Thursday, March 01, 2018

Artist Oscar Cahén's sketches of Montreal nightclubs just one sliver of a Canadian legacy - now honoured in a new book

   These outstanding illustrations taken from a 1956 article in Weekend Magazine depict the liveliness of Montreal's 1950s nightclub culture (a subject pain-and-pleasure-stakingly detailed in Montreal 375 Tales)
   Oscar Cahén (1916-56) is still celebrated for his massive contributions to Canadian art and his Montreal times come thanks to a connection to Coolopolis, as Colin Gravenor (1910-1993) got Cahén out of a refugee camp and into Montreal by giving him a job in 1942.
   Cahén was a European arrival interned in a refugee camp from 1940 to 1942 during World War II. The camp, near Sherbrooke, was known as Camp N and housed about 700 men, mainly Jews, who had fled Hitler's Germany.
Cahen and Shapiro
Cahen managed to show some personality to get his boots back to the city.
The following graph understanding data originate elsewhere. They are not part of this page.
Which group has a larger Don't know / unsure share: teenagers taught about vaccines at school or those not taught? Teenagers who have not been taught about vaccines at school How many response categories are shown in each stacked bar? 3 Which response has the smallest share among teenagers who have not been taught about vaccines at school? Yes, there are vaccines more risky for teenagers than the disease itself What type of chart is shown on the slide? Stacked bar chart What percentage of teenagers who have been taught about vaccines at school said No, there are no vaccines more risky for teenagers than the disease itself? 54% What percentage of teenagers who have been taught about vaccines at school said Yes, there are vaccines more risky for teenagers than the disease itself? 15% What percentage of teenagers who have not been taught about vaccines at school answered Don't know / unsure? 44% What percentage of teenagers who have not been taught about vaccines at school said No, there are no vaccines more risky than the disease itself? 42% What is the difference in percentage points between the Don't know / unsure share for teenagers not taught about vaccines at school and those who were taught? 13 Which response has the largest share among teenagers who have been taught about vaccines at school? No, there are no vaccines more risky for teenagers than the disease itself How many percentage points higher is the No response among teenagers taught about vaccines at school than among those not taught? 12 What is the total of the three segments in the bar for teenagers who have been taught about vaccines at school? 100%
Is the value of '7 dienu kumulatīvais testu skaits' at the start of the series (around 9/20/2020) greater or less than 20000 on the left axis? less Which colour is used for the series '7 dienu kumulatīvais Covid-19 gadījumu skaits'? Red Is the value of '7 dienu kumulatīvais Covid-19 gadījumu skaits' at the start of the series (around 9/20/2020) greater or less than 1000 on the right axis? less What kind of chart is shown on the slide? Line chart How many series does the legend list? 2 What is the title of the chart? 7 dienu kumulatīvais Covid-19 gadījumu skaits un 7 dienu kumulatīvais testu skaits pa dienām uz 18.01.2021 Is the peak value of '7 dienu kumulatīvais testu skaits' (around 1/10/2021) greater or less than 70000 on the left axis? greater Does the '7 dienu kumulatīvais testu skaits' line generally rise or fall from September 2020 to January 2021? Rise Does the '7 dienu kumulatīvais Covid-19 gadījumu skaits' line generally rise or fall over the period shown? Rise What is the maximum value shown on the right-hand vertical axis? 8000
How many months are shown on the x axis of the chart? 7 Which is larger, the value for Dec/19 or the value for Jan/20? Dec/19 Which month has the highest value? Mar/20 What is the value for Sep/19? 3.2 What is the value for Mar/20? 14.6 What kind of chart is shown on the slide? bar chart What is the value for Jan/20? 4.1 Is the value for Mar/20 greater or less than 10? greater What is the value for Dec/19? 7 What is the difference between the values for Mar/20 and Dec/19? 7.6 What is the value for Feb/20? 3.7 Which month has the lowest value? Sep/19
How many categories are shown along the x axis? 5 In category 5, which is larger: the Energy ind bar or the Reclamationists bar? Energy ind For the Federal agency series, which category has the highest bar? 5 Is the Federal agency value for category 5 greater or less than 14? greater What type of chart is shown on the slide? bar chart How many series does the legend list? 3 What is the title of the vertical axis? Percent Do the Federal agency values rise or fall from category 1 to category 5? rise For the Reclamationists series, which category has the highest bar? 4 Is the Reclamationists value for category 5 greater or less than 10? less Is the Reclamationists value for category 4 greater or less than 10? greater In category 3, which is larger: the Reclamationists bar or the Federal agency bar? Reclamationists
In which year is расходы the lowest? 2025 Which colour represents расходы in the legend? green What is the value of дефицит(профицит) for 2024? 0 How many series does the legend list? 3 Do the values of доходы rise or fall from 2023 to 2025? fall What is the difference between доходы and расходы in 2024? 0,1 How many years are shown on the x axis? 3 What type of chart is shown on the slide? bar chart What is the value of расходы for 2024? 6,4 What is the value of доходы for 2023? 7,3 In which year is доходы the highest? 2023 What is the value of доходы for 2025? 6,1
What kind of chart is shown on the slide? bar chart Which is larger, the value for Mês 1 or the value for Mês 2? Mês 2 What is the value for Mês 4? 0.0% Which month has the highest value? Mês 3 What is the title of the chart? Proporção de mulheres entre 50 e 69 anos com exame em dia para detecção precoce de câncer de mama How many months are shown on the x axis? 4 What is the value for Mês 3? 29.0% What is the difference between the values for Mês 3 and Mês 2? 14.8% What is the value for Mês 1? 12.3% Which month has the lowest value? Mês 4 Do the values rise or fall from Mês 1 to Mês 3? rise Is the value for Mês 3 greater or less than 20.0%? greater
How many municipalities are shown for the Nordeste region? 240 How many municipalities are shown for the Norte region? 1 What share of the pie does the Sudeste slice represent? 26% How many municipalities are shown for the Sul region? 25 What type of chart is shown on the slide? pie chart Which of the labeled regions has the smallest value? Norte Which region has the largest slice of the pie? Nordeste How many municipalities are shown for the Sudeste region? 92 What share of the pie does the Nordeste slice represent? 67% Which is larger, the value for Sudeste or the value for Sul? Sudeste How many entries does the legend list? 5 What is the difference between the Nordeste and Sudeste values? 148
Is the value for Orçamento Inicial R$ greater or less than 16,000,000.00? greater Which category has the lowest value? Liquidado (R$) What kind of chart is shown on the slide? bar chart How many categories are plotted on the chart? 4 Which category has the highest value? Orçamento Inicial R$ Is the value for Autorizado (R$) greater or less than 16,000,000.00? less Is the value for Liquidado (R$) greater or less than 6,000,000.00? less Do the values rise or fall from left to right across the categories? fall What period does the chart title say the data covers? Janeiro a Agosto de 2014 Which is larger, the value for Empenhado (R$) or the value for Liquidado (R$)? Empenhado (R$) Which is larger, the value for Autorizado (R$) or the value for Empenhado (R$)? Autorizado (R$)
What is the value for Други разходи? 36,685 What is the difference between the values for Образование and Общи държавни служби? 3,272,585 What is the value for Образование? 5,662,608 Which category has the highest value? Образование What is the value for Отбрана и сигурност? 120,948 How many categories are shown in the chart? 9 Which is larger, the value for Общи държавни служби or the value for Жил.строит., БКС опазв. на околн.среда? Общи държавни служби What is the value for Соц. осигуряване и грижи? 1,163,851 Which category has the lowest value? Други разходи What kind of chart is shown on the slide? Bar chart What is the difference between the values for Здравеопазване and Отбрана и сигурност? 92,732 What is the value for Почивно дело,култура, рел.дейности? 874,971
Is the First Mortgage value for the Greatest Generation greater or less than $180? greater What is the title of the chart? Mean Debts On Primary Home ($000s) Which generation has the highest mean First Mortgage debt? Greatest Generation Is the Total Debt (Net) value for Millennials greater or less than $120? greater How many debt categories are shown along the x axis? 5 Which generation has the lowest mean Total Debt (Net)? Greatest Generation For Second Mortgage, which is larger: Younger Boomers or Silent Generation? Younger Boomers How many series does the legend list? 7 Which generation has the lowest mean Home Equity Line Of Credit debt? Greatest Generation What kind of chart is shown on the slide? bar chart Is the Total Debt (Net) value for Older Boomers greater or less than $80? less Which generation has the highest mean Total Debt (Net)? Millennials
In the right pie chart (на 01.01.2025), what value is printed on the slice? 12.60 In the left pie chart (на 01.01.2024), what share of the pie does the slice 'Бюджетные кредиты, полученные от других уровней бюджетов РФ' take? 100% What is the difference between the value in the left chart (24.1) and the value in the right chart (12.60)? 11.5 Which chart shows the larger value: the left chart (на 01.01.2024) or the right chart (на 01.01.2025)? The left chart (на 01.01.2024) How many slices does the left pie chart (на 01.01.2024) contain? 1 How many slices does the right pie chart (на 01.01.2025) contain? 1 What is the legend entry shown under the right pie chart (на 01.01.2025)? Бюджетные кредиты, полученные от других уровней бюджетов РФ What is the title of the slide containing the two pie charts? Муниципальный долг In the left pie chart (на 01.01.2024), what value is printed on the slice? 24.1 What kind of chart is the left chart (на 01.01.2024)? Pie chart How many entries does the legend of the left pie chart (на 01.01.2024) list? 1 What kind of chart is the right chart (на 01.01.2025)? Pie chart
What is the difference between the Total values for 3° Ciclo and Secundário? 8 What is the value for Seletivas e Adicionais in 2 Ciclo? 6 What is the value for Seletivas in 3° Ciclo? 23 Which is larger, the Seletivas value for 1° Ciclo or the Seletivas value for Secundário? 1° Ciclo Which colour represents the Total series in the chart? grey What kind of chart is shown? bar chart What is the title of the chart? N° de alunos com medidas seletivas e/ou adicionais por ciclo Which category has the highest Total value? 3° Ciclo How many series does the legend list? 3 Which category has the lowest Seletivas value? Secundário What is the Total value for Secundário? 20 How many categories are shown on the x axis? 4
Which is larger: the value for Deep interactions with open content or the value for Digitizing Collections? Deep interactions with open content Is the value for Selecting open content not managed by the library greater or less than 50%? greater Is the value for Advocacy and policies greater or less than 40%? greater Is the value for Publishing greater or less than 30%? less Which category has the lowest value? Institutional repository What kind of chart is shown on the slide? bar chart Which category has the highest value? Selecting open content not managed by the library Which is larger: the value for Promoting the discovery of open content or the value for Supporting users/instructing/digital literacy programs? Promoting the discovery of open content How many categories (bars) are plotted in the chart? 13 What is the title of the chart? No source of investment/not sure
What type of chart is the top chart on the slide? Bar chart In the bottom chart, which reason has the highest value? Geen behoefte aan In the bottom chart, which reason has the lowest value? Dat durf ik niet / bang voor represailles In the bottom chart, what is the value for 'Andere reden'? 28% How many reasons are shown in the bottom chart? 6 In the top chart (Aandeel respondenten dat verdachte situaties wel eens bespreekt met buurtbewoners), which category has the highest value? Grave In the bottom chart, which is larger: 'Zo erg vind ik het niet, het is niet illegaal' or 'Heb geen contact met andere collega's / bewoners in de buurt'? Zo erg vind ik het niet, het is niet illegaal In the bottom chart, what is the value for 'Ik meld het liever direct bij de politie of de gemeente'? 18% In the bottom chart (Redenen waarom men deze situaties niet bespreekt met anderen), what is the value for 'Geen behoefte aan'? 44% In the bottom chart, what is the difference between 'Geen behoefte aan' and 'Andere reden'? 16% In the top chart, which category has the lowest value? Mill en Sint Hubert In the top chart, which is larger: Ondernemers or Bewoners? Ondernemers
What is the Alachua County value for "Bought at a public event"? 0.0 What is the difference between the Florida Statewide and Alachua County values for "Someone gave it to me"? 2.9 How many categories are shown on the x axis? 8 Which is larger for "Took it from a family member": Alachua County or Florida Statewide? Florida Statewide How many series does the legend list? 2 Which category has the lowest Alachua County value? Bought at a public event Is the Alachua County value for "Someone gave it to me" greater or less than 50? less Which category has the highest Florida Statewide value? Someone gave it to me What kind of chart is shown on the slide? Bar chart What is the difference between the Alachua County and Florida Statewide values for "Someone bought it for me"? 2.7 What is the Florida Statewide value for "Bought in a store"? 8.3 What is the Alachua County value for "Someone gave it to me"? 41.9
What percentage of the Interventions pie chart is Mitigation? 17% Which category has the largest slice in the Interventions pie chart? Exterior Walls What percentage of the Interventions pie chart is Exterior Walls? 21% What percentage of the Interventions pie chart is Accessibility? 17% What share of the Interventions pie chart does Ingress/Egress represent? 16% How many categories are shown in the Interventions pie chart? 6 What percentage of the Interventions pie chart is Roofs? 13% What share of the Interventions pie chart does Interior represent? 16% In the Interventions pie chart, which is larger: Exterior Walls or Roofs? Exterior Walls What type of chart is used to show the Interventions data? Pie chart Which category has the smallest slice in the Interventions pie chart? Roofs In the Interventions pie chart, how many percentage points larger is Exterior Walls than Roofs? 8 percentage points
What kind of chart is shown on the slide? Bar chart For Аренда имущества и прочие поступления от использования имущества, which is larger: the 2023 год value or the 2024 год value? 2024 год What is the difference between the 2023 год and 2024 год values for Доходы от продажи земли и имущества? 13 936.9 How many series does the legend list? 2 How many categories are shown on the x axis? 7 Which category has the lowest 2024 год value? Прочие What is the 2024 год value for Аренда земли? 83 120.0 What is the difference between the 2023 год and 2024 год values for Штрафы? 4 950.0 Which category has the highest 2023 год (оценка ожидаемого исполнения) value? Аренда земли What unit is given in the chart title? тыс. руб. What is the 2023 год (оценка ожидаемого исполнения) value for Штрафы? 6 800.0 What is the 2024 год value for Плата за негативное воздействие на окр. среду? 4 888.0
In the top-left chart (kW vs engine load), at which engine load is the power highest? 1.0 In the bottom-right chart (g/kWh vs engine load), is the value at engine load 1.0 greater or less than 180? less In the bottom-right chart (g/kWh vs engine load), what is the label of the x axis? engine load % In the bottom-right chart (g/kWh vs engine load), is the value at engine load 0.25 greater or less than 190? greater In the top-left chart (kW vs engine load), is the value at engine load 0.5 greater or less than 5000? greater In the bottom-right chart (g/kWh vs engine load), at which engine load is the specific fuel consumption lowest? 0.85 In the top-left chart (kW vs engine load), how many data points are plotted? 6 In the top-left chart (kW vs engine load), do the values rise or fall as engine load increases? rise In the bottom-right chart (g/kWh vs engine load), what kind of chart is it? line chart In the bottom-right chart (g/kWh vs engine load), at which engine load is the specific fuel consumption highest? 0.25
Shapiro was going to interview inmates and Cahen negotiated with others to allow him to be the one she talked to.
   She went back to Montreal and begged her boss, an entrepreneur named Colin Gravenor, to employ Cahén—because securing a job was the ticket to getting him discharged from the camp.
   Gravenor figured the Montreal Standard and other publications would give Cahén illustration jobs so he gave him an office and paid for a suit of clothes, and gave him work in his PR business.
     Shapiro and Cahen became a passionate couple but eventually went their own separate ways, still remaining friends to the end however.
   It was not Colin Gravenor's first effort in helping those who Hitler tried to crush under his boot. Gravenor had previously led an attempt to get Canada to boycott of the 1936 Berlin Olympics (also noted in another recent book) and headed an organization known as the Non-Sectarian Anti-Nazi League. Gravenor, whose humanitarian deeds were noted in the Vancouver Holocaust Museum, sprung out others from the camps, including Tony Oberleitner (a close associate of Wilhelm Reich) and Glay Sperling, who went on to teach photography at Dawson College.

     These fabulous sketches as well as Cahen's other works were made possible because people like Gravenor and Shapiro put their necks on the line for a stranger. "Without their that initial support, Cahén probably would have returned to England, as those plans were already in the works. Instead, Canada benefited from his talents and drive, and he became one of the most influential illustrators and abstract painters of the 1940s and 1950s in Canada."

1 comment:

  1. This is soooo awesome! I had no idea about this person. Thanks so much. I LOVE Montréal history.